■ GIVEN INSTRUCTION
Render the lines below as a Markdown table with the columns Row and Line Text, one numbered row per line, skipping blank lines and leaving out the pictures.

[begin SUPPLIED MATERIAL]

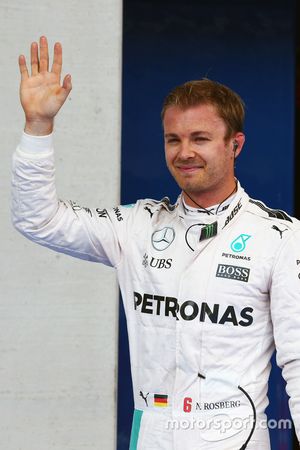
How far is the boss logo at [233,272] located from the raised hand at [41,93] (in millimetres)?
647

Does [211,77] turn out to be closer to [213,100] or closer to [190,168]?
[213,100]

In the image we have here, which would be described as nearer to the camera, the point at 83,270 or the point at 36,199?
the point at 36,199

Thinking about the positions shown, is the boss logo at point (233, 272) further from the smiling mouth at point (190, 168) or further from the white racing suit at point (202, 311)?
the smiling mouth at point (190, 168)

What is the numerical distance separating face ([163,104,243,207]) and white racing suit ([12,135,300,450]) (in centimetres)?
8

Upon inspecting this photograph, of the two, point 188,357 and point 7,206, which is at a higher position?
point 7,206

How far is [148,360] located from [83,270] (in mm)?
1065

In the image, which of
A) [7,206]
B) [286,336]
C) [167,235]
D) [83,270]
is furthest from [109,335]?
[286,336]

[end SUPPLIED MATERIAL]

■ RESPONSE TO THE EXERCISE
| Row | Line Text |
|---|---|
| 1 | How far is the boss logo at [233,272] located from the raised hand at [41,93] (in millimetres)? |
| 2 | 647 |
| 3 | Does [211,77] turn out to be closer to [213,100] or closer to [190,168]? |
| 4 | [213,100] |
| 5 | In the image we have here, which would be described as nearer to the camera, the point at 83,270 or the point at 36,199? |
| 6 | the point at 36,199 |
| 7 | Thinking about the positions shown, is the boss logo at point (233, 272) further from the smiling mouth at point (190, 168) or further from the white racing suit at point (202, 311)? |
| 8 | the smiling mouth at point (190, 168) |
| 9 | What is the numerical distance separating face ([163,104,243,207]) and white racing suit ([12,135,300,450]) (in centimetres)? |
| 10 | 8 |
| 11 | Upon inspecting this photograph, of the two, point 188,357 and point 7,206, which is at a higher position? |
| 12 | point 7,206 |
| 13 | How far is [148,360] located from [83,270] (in mm)? |
| 14 | 1065 |
| 15 | In the image, which of |
| 16 | A) [7,206] |
| 17 | B) [286,336] |
| 18 | C) [167,235] |
| 19 | D) [83,270] |
| 20 | is furthest from [109,335]? |
| 21 | [286,336] |